Another Monday rolls by, only my third one in the office since March, six months ago. Working from home was quickly becoming part of the new normal, but I’m not so sure now.
Bosses are doing weird things to get people back in the office – Wired UK
A private ride to work is a luxury for Cameron, who has cycled in the past but normally commutes by train. When Advent started discussions on reopening its London office, Cameron found herself in a predicament: while she craved the human interactions of the office, she was unwilling to ride public transport for fear of catching the virus. She was also wary of becoming infected in the workplace. Along with many of her colleagues, she decided it was safer to stay home.

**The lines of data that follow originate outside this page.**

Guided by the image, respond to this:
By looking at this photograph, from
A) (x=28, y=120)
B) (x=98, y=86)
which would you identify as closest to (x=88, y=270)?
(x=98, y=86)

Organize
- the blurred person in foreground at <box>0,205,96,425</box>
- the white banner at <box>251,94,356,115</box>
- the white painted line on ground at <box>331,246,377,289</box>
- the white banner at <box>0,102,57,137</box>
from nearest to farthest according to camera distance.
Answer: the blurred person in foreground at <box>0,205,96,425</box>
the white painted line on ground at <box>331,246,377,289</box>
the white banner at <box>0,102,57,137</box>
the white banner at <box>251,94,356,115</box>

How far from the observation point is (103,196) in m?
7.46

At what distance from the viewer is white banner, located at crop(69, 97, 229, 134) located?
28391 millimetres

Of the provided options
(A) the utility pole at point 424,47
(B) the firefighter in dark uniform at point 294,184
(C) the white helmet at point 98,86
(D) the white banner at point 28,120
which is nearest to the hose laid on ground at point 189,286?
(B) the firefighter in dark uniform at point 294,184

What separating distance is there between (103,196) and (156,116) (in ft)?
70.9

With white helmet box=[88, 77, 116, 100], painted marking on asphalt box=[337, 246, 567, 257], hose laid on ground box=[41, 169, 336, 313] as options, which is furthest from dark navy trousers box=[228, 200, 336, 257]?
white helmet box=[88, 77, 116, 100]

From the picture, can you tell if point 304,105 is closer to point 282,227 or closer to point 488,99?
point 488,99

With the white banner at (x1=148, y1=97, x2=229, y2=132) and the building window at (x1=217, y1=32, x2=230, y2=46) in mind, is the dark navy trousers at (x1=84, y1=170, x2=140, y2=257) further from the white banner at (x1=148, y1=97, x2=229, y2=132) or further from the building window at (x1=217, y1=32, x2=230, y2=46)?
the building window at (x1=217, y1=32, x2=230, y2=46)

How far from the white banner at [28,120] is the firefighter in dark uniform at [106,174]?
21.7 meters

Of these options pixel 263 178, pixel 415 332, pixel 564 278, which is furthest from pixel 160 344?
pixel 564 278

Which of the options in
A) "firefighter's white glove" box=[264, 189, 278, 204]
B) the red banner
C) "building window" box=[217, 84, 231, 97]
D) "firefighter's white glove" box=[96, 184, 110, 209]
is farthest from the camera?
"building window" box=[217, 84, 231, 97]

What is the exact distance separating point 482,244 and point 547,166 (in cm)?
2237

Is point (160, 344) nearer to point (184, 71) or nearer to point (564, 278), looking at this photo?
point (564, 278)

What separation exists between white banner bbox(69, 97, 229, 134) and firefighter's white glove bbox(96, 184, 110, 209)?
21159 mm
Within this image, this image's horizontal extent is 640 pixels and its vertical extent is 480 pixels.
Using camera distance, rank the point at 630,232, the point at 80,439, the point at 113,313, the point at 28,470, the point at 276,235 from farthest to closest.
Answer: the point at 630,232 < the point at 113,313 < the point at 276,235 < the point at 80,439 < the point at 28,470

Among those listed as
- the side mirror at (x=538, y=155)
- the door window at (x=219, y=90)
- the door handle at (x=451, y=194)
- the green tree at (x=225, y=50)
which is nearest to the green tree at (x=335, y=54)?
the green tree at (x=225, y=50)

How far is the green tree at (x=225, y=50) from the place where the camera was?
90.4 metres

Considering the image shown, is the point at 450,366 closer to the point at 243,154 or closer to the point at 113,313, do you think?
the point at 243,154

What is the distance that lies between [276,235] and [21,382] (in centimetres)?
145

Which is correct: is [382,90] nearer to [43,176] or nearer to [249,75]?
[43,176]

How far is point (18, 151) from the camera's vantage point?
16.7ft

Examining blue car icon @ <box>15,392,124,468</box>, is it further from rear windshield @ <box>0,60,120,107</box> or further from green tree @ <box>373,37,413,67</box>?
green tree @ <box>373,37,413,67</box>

This month, she changed her mind when the company sent an email to all 102 employees at the London office offering to cover the cost of taxis for them to attend the office for team meetings but not the regular day-to-day commute. Advent also provides fortnightly home-testing kits, and requires employees to have tested negative within the past two weeks to be eligible for entry.
The work from home backlash is upon us – Wealth of Common Sense
In March, many companies were forced into a work from home situation whether they wanted to or not. Considering there were no meetings, planning or upfront technology investments made leading up to that shift, it has gone better than most employees or employers could have dreamed. But there are bound to be growing pains in the months and years ahead as companies decide how to integrate what they’ve learned over the past 6 months. This transition is not going to be as smooth as many people think.
I think “growing pains” slightly undersells the issue somewhat.
Why airlines, cities, and Starbucks need remote workers back at the office – Marker
But now, suggests MIT economist David Autor in a paper last month, the office economy is under threat. The pandemic, he and his co-author, Elisabeth Reynolds, a lecturer at MIT, write, has made a permanent shift to remote work for a large part of the office workforce a near certainty. And with that, tens of thousands of workers in the office support economy — those who “feed, transport, clothe, entertain, and shelter people when they are not in their own homes” — will lose their jobs.
As we’ve seen before, it’s easier for some more than others.
Americans stayed inside even as cities and states reopened – Bloomberg
In some cases, the ability to stay home was tied to income. More than 70% of households earning more than $100,000 said they were able to substitute telecommuting for some in-person work. By comparison, only 27% of households with annual incomes under $75,000 said someone in their home was able to telecommute.
And some companies seem more supportive than others.
Netflix’s Reed Hastings deems remote work ‘a pure negative’ – WSJ
WSJ: It’s been anticipated that many companies will shift to a work-from-home approach for many employees even after the Covid-19 crisis. What do you think? Mr. Hastings: If I had to guess, the five-day workweek will become four days in the office while one day is virtual from home. I’d bet that’s where a lot of companies end up.
WSJ: Do you have a date in mind for when your workforce returns to the office? Mr. Hastings: Twelve hours after a vaccine is approved.
OK, never mind all that, as you were.
Work from home if you can, says Gove in government U-turn – The Guardian
The public in England will once again be asked to work from home if they can, Michael Gove has said, signalling a U-turn in government advice to combat the spread of coronavirus that he said could help “avert the need for more serious action in the future”. […]
The Labour leader, Keir Starmer, suggested in a speech on Tuesday that if a second lockdown was necessary it would be “a sign of government failure, not an act of God”. Saying that Boris Johnson has had “months to prepare for this, Starmer added that a new lockdown “would take an immense toll on people’s physical and mental health and on the economy”.